Henri Cartier-Bresson was born in Chanteloup-en-Brie, France on August 22, 1908. While his true passion in life was as a painter, Henri Cartier-Bresson is famous for his photography. He has been called the “father of modern photojournalism”, and was best known for candid photos.
His interest in art began very early in his life. When he was young, he explored the use of a 3×4 view camera for family pictures and photos around the neighborhood. Throughout the1920s, he studied painting at a private school in Paris, and later was able to use his knowledge and training to better his photography.
After serving one year of service in the French military, Henri caught interest in photography. He began to see the connection between painting and photography, and became inspired to take his camera “out into the street”, as he stated. His ultimate goal was to capture life and candid emotion by remaining anonymous to his subjects. To attain this goal, he even went as far as to paint all of the bright or metallic parts of his camera black, so they would be more inconspicuous.
Becoming a Photojournalist
Early in 1934, Henri Cartier-Bresson met photographers David Seymour and Robert Capa. The three became friends and shared a studio throughout the early 1930’s, and Capa mentored Cartier-Bresson. Later, the three would help create Magnum Photos.
Cartier-Bresson’s first published work was actually of fashion, which was not his best work because he claimed he no idea how to interact with the models or work within the atmosphere. It was not until 1937 that Cartier-Bresson would have photojournalism images published. These were images of his coverage of the coronation of King George VI, in which he took no photos of King George. Instead, he took photos of the crowd.
World War II
Henri Cartier-Bresson married the Indonesian dancer, Ratna Mohini in 1937. They lived together in a large studio with only a small bedroom, kitchen and a bathroom where he developed film. For the next two years Cartier-Bresson worked as a photojournalist for the French Communists’ evening paper. Then, as World War II broke out, he joined the French Army as a Corporal in the Film and Photo unit.
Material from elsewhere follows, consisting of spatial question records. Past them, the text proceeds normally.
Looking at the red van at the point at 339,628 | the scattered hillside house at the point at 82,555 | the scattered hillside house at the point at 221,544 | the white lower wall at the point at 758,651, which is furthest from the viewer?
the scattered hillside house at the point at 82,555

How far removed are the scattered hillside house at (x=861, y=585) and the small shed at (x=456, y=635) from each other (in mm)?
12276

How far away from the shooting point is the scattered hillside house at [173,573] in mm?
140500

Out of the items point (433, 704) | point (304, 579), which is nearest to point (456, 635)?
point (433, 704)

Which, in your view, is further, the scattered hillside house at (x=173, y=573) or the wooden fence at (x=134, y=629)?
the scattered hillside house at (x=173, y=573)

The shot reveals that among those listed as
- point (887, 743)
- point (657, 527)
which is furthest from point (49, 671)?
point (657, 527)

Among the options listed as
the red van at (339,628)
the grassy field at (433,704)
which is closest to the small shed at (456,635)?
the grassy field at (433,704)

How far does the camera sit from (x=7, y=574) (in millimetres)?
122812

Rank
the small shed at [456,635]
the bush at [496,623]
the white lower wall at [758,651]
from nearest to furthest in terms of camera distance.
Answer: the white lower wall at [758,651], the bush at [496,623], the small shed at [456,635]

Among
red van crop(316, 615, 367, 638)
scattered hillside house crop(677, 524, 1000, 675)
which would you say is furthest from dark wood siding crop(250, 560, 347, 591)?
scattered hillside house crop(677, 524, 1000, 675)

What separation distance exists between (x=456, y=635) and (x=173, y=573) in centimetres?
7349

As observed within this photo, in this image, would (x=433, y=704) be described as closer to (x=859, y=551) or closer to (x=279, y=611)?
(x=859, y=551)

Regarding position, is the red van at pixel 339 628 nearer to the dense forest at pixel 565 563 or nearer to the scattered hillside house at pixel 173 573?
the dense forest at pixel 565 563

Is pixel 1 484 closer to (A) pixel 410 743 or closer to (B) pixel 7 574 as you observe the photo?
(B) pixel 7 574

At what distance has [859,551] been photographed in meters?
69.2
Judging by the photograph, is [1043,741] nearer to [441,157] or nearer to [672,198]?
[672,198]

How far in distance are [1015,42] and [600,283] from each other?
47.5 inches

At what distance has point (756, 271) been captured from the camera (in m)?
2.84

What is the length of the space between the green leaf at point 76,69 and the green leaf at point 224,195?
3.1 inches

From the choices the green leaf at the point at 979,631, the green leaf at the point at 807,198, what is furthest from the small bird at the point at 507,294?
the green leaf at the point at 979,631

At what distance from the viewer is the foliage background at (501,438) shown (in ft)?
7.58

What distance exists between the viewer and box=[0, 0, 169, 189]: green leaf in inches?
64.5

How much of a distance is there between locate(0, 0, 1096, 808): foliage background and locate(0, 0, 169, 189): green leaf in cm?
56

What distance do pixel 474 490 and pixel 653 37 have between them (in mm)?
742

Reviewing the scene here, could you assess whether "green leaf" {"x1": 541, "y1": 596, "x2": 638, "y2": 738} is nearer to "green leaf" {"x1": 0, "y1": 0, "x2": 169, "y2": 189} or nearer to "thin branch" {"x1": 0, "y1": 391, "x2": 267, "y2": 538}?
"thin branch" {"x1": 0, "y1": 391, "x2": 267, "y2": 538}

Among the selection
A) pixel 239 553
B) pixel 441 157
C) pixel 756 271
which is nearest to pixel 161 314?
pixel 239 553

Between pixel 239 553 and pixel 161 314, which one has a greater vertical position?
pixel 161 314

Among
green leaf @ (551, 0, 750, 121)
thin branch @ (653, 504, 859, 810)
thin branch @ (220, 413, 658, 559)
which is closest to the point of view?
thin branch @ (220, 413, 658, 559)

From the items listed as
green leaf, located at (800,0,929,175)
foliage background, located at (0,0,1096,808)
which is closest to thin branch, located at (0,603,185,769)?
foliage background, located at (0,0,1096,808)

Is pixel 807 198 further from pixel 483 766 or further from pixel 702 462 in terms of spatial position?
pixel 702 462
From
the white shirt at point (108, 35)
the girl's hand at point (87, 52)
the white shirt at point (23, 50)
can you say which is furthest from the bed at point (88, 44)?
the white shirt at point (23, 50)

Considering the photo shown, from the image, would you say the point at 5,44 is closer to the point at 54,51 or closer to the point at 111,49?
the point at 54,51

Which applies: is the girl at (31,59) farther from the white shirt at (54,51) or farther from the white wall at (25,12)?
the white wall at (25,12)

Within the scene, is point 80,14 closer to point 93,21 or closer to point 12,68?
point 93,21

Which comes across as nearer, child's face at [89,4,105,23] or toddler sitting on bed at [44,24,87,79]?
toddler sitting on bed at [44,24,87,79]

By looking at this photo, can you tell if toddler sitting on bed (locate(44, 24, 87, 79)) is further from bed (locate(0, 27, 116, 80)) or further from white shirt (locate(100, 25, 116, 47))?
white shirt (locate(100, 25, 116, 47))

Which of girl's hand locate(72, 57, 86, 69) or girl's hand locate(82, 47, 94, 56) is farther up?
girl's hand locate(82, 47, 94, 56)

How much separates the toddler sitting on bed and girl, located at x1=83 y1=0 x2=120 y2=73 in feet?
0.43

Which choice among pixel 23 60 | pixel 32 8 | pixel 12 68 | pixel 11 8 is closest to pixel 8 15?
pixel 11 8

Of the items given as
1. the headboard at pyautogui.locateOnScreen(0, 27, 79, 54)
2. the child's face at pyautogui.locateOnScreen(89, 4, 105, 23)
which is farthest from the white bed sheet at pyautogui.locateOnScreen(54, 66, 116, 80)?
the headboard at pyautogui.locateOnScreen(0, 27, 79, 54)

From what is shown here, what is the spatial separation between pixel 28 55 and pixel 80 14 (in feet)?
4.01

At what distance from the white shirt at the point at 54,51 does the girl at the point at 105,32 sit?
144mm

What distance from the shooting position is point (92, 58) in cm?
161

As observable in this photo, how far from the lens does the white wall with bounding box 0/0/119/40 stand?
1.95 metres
During battle in June 1940 at St. Dié, Cartier-Bresson was captured by German soldiers. He spent three years in a prisoner-of-war camp doing forced labor under the German Reich, and tried three times to escape. He succeeded on his third attempt and hid on a farm before making his way back to France. Once he was there, he began underground work, helping more escape and continuing work with photographers to document the Occupation and then the Liberation of France.
After World War II ended, Cartier-Bresson was asked by an American organization to make a documentary of his coverage during the war. The documentary focused on returning refugees and debuted in 1947.
1947 also saw the creation of Magnum Photos. Cartier-Bresson, with his old mentor Robert Capa, David Seymour, and George Rodger founded the agency as a co-operative photo agency owned by its members. The founding team set their assignments world areas among the members. Cartier-Bresson was assigned to India and China.
Cartier-Bresson again received international recognition as he covered the funeral of Gandhi in India 1948. He also photographed the last surviving Imperial eunuchs in Beijing, when the city began falling to the communists. He then went to India to cover their independence from the Dutch.
Retirement and Legacy
Finally in 1968, Cartier-Bresson began to turn away from photography and back to his passion of painting. He withdrew as a member of Magnum. In 1967, he had divorced from his first wife, and married photographer Martine Franck, in 1970.
Cartier-Bresson then officially retired from photography in the early 1970s and by 1975 no longer took any pictures which were not private portraits. He even said his camera was kept in a safe and rarely taken out.
Cartier-Bresson died at the age 95 in France August 3, 2004. No cause of death was ever announced. His legacy continues today for candid life photography, and he remains a source of inspiration for photojournalists.